To integrate snow processes and reduce the uncertainties from non-stationarity of temperature, the ROS index could be used in lieu of our heavy rain and warm index. However, this index is not projected to be more frequent in the future in the Great Lakes region, precisely because of less snow in the ground (Jeong and Sushama, 2018). Moreover, the ROS index integrates events with a very small contribution of snowmelt to the high flows while neglecting rainfall-only events (Cohen et al., 2015; Jeong and Sushama, 2018; Pradhanang et al., 2013). The definition of ROS also introduces more uncertainties, as it depends on the combination of simulated precipitation and temperature for several days (Kudo et al., 2017). Our heavy rain and warm index minimizes this uncertainty and takes into consideration heavy rainfall regardless of the amount of snow covering the ground. It is therefore a good tool to assess the potential risk of high flows in southern Ontario from all ranges of rain events, even though it is important to keep in mind that the flood risk diminished as snowpack decreases. A rain-only index could also be used but the impact of snowpack on streamflow would be completely eradicated, while snow would still play a role in the future hydrology. ROS events, liquid precipitation events and our heavy rain and warm events, ideally with multi-day events integrated, should be investigated together to fully understand the future evolution of the flood risk due to a shift in weather extreme events.

5 Conclusion

The aim of this study was to assess the ability of the Canadian Regional Climate Model large ensemble (CRCM5-LE), a downscaled version of the 50-member global Canadian model large ensemble (CanESM2-LE), to simulate winter hydrometeorological extreme events in southern Ontario and to investigate how the internal variability of climate will modulate the future evolution of these extremes. The winter compound index heavy rain and warm temperature was identified in the past with gridded observation data (NRCANmet) by investigating what conditions of temperature and precipitation are necessary to produce a high flow in three watersheds in southern Ontario.

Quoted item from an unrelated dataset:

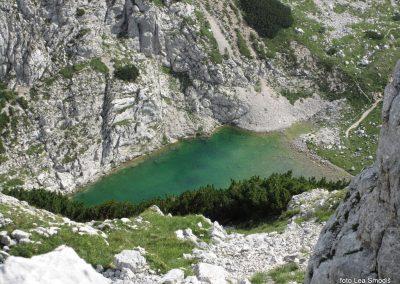 148 Bovški Gamsovec-Kriški podi, 16.09-001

The PRMS model was used to simulate the future evolution of high flows for each member of CRCM5-LE in these three watersheds. The large-scale circulation patterns corresponding to these events were assessed by identifying past recurrent weather regimes based on daily Z500 from the 20th century reanalyses and estimating the evolution of the same weather regimes in the future for each member of CanESM2-LE. The results of this study show that CRCM5-LE was able to

  1. recreate the historical larger number of events close to Lake Erie despite an overestimation of warm events;

  2. simulate more heavy rain and warm events as well as high flows during the regimes associated with high pressure anomalies on the Great Lakes (HP) and the Atlantic Ocean (South); and

  3. project an increase in the future number of heavy rain and warm events and associated high flows especially during the HP and South regimes and in the vicinity of Lake Erie.

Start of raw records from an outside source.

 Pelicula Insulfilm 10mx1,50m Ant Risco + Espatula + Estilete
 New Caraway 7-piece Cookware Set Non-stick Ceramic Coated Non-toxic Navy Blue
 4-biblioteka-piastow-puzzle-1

These results suggest that depending on the future evolution of natural variability of climate, the increase in the number of events will be amplified or attenuated by the favoured positions of the pressure systems. The natural variability of climate is not expected to greatly modulate the number of high flows due to an increase of the importance of precipitation in generating high flows. The role of more localized processes such as impact of the lakes on precipitation events needs to be further evaluated to improve the ability of the next versions of regional climate models to recreate the precipitation events. The newly created weather index did not integrate snowpack because the uncertainties in the ability of CRCM5-LE to recreate precipitation and temperature extremes on a daily basis would be further increased in snowmelt estimates. However, snowpack variability will have a large impact in the modulation of high flows in the region, and future studies should investigate snow processes by taking advantage of rapid improvements in climate regional modelling. Other regional climate models and different scenarios should also be used to improve our understanding of the future evolution of hydrometeorological extreme events in southern Ontario. Despite these future possible improvements, our study gives a good estimation of what to expect in terms of change in number of hydrometeorological events in southern Ontario and will serve to better estimate the future flood risk in this populated region.

Data availability

The historical hydrometric data can be extracted from the Environment and Climate Change Canada Historical Hydrometric Data website (https://wateroffice.ec.gc.ca/mainmenu/historical_data_index_e.html, last access: 3 February 2020) (Environment and Climate Change Canada, 2020). PRMS model codes are accessible from the USGS website (https://www.usgs.gov/software/precipitation-runoff-modeling-system-prms, last access: 24 March 2020) (USGS, 2020). CRCM5-LE data are not publicly available. Martin Leduc should be contacted for any request (leduc.martin@ouranos.ca). Model simulations and sequences of weather regimes are available upon request from M. Altaf Arain (arainm@mcmaster.ca).

Supplement

The supplement related to this article is available online at: https://doi.org/10.5194/esd-11-301-2020-supplement.

Author contributions

ML furnished CRCM5-LE data. OC performed the analyses and made the figures. OC prepared the manuscript with contributions from all co-authors.

Competing interests

The authors declare that they have no conflict of interest.

Special issue statement

This article is part of the special issue “Large Ensemble Climate Model Simulations: Exploring Natural Variability, Change Signals and Impacts”. It is not associated with a conference.

Acknowledgements

We are acknowledging the reviewers who gave constructive comments during the publication process. Financial support for this study was provided by the Natural Sciences and Engineering Research Council (NSERC) of Canada through the FloodNet Project. We also acknowledge support and contributions from Global Water Future Program, Environment and Climate Change Canada, Natural Resources Canada and Water Survey of Canada. The production of ClimEx was funded within the ClimEx project by the Bavarian State Ministry for the Environment and Consumer Protection. CRCM5 was developed by the ESCER centre of Université du Québec à Montréal (UQAM) in collaboration with Environment and Climate Change Canada. We acknowledge Environment and Climate Change Canada's Canadian Centre for Climate Modelling and Analysis for executing and making available the CanESM2 large ensemble simulations used in this study, and the Canadian Sea Ice and Snow Evolution Network for proposing the simulations. Computations with CRCM5 for the ClimEx project were made on the SuperMUC supercomputer at Leibniz Supercomputing Centre (LRZ) of the Bavarian Academy of Sciences and Humanities. The operation of this supercomputer is funded via the Gauss Centre for Supercomputing (GCS) by the German Federal Ministry of Education and Research and the Bavarian State Ministry of Education, Science and the Arts.

Financial support

This research has been supported by the NSERC (grant no. NETGP 451456).

Review statement

This paper was edited by Nicola Maher and reviewed by two anonymous referees.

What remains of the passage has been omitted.